**** FONTE ****
Nº 8 - Julho 2007 Publicação Acadêmica de Estudos sobre o Jornalismo e Comunicação ANO V
 
 

Expediente

Vinculada
à Universidade
de São Paulo

 

 

 


 

 

 

 

 

 


RELATOS
   

Impressões do Japão:
Relatos de dois professores-convidados

PARTE 1: Um diálogo cultural
Por Atílio Avancini


Fig. 1: Portal do restaurante Nagai Hama (Praia Longa). Foto: A. Avancini.

"Qualquer que seja o processo desenvolvido e as áreas exploradas pela pedagogia e didática das línguas estrangeiras, todos os esforços tendem sempre a um só objetivo: melhor ensinar para ajudar a melhor aprender". (R. Richterich)

Em Kyoto, durante um ano (2006-2007), desenvolvi um trabalho pedagógico baseado na "Cultura Brasileira e Comunicação" no Departamento de Estudos Luso-Brasileiros da Kyoto University of Foreign Studies, Kyoto, Japão. Como professor-convidado, estabelecido no Departamento de Jornalismo e Editoração da Escola de Comunicações e Artes da Universidade de São Paulo, promovi o ensino da Língua Portuguesa em seis disciplinas de Graduação e uma de Pós-Graduação, contando com o suporte metodológico da Arte-Educação. Esta área do pensar objetivou promover interações relacionadas com a cultura, visando práticas diversificadas e abertas ao pluralismo.

O ensino no Japão se integrou às múltiplas forças sócio-culturais atuantes, que não só foram influentes nas opções no que diz respeito às condições pragmáticas como também determinaram comportamentos. Assim, o ensino-aprendizagem se processou num contexto educacional determinado por condições específicas do lugar, refletindo aspectos emocionais e intelectuais dessa comunidade, parte formadora de sua identidade.
**** ENTRADAS SELECIONADAS ****
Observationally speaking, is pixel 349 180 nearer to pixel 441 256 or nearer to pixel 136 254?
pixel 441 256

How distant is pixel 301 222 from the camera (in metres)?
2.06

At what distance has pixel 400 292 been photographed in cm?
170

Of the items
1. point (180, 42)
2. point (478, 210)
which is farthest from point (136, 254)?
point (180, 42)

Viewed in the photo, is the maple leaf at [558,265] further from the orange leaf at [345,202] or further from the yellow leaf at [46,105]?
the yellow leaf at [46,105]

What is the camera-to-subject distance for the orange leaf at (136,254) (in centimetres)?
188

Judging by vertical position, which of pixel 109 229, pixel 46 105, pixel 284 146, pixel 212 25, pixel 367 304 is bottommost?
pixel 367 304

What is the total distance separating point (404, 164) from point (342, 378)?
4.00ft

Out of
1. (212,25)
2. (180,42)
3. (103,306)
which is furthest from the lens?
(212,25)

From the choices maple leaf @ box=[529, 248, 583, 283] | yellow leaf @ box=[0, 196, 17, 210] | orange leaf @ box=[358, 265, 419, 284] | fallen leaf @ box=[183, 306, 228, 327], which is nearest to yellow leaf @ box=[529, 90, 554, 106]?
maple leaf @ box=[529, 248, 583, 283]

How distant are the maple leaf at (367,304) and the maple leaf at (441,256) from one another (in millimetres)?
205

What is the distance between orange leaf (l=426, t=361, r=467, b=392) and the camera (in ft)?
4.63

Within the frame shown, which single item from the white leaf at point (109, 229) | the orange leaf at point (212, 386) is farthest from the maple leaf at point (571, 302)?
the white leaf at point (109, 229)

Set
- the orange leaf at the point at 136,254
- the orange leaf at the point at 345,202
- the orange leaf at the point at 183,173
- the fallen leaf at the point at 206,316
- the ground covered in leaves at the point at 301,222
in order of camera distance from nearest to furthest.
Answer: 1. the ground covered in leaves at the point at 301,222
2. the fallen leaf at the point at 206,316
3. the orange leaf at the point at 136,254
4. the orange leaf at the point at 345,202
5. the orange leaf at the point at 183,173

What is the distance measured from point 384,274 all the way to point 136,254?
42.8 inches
****
**** ENTRADAS SELECIONADAS ****
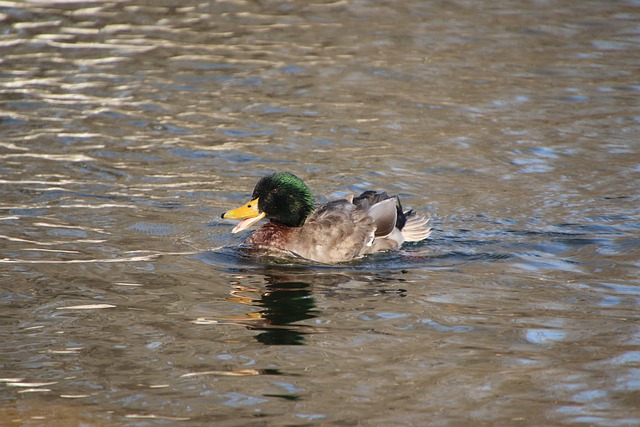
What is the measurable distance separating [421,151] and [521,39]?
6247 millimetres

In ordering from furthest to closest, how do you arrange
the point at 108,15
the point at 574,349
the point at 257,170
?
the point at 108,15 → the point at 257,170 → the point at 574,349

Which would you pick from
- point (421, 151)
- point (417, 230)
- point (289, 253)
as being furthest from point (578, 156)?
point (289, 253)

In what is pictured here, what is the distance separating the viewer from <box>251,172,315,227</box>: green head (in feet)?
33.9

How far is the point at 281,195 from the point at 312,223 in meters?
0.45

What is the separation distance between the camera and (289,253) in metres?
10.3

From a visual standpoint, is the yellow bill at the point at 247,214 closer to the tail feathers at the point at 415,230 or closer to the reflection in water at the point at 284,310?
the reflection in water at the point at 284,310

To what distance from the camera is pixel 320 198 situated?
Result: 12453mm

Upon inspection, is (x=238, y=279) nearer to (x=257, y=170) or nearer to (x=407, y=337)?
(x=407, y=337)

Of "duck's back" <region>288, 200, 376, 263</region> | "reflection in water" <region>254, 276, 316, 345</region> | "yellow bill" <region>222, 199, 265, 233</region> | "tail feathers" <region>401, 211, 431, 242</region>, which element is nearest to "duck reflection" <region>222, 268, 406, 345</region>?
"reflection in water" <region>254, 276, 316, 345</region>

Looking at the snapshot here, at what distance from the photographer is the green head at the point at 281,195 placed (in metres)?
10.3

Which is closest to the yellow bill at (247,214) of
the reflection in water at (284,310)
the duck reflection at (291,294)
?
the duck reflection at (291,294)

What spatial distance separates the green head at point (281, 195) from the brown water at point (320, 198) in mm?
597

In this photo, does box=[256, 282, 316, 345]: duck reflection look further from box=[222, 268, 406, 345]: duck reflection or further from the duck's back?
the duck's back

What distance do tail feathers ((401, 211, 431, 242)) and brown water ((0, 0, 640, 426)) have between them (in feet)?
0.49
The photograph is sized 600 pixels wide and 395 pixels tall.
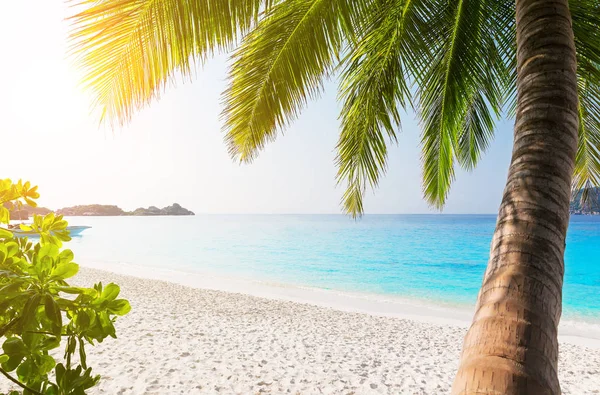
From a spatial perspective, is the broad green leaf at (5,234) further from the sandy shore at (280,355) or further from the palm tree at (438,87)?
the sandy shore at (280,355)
****
REQUISITOS DO PROBLEMA:
As afirmações a seguir concordam com a fonte? Responda sim ou não a cada uma e cite literalmente as palavras da fonte que decidem a resposta. (a) O trabalho pedagógico em Kyoto durou um ano. (b) O ensino de Língua Portuguesa ocorreu em seis disciplinas de Pós-Graduação. (c) O suporte metodológico veio da Arte-Educação.

SOLUÇÃO COMENTADA:
(a) Sim: "Em Kyoto, durante um ano (2006-2007), desenvolvi um trabalho pedagógico"
(b) Não: "em seis disciplinas de Graduação e uma de Pós-Graduação"
(c) Sim: "contando com o suporte metodológico da Arte-Educação"